[THE PROBLEM]: Show each row below that contains the string "shoe"; case matters.

[DATASET RECORDS]:
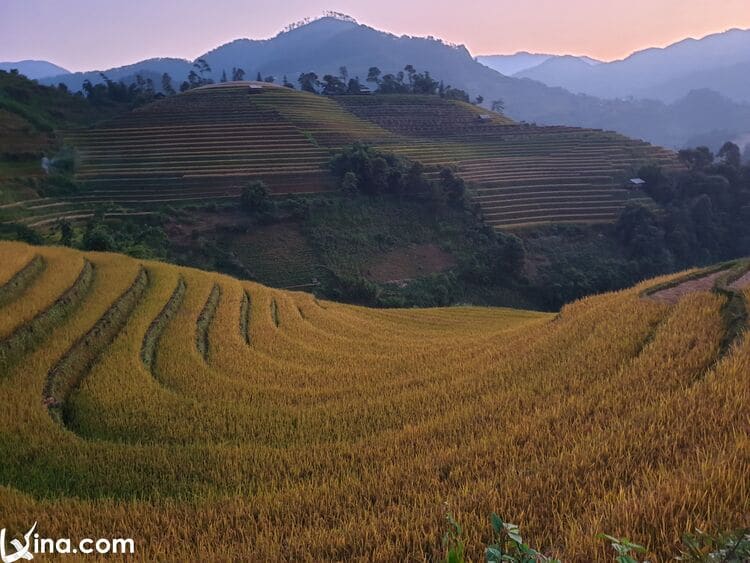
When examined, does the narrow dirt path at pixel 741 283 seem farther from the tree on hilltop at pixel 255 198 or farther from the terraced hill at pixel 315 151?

--

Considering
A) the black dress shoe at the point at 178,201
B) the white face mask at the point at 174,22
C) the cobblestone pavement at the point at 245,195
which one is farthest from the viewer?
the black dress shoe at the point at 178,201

[COMPLETE ANSWER]:
A) the black dress shoe at the point at 178,201
the black dress shoe at the point at 178,201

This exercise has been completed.